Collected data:
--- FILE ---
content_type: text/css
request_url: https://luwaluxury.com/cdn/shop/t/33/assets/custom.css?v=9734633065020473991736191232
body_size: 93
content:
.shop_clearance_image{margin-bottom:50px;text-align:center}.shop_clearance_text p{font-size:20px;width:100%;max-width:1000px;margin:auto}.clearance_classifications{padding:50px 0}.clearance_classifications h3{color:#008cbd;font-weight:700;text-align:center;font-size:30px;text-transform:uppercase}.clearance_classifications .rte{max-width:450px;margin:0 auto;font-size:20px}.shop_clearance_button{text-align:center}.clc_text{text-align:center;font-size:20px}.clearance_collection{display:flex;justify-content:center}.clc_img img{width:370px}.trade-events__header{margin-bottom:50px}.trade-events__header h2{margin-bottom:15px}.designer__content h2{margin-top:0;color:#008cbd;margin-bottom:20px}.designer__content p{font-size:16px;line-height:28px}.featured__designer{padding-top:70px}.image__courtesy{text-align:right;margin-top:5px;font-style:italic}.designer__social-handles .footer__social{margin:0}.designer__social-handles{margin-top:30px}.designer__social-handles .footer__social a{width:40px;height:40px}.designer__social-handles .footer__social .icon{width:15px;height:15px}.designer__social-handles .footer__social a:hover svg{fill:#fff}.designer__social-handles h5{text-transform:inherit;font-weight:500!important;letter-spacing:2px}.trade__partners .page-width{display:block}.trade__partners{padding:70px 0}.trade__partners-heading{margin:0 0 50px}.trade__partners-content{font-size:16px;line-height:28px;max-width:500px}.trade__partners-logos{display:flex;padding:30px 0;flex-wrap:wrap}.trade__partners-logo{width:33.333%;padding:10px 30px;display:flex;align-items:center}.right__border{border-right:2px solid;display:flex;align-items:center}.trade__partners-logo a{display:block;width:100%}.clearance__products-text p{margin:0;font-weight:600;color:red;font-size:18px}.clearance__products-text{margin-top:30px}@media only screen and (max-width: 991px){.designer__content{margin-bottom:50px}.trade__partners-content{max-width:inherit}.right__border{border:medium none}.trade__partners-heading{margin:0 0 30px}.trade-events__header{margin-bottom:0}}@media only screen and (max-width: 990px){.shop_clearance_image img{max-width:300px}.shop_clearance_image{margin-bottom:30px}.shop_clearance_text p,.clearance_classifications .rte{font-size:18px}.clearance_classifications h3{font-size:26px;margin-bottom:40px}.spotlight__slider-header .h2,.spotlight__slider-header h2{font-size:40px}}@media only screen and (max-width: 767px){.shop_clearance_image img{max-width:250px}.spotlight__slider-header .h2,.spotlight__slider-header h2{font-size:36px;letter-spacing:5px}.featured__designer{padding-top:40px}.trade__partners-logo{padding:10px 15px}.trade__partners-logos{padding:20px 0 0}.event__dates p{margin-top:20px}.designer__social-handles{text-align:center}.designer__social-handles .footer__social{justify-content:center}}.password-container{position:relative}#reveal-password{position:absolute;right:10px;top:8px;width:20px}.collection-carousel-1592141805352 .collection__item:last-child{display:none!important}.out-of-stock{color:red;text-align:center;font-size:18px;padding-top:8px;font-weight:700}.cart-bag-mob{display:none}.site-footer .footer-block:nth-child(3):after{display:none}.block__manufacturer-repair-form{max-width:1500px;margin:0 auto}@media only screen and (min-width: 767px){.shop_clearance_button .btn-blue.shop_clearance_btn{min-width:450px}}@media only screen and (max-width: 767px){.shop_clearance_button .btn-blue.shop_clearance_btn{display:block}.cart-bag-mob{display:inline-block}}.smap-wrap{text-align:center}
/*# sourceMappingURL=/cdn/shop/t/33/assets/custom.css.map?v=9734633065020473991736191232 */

• **WHAT THIS TASK INVOLVES**
Which of the lines above include the string "custom"? Pick them out and copy them.

• **WRITTEN SOLUTION**
request_url: https://luwaluxury.com/cdn/shop/t/33/assets/custom.css?v=9734633065020473991736191232
/*# sourceMappingURL=/cdn/shop/t/33/assets/custom.css.map?v=9734633065020473991736191232 */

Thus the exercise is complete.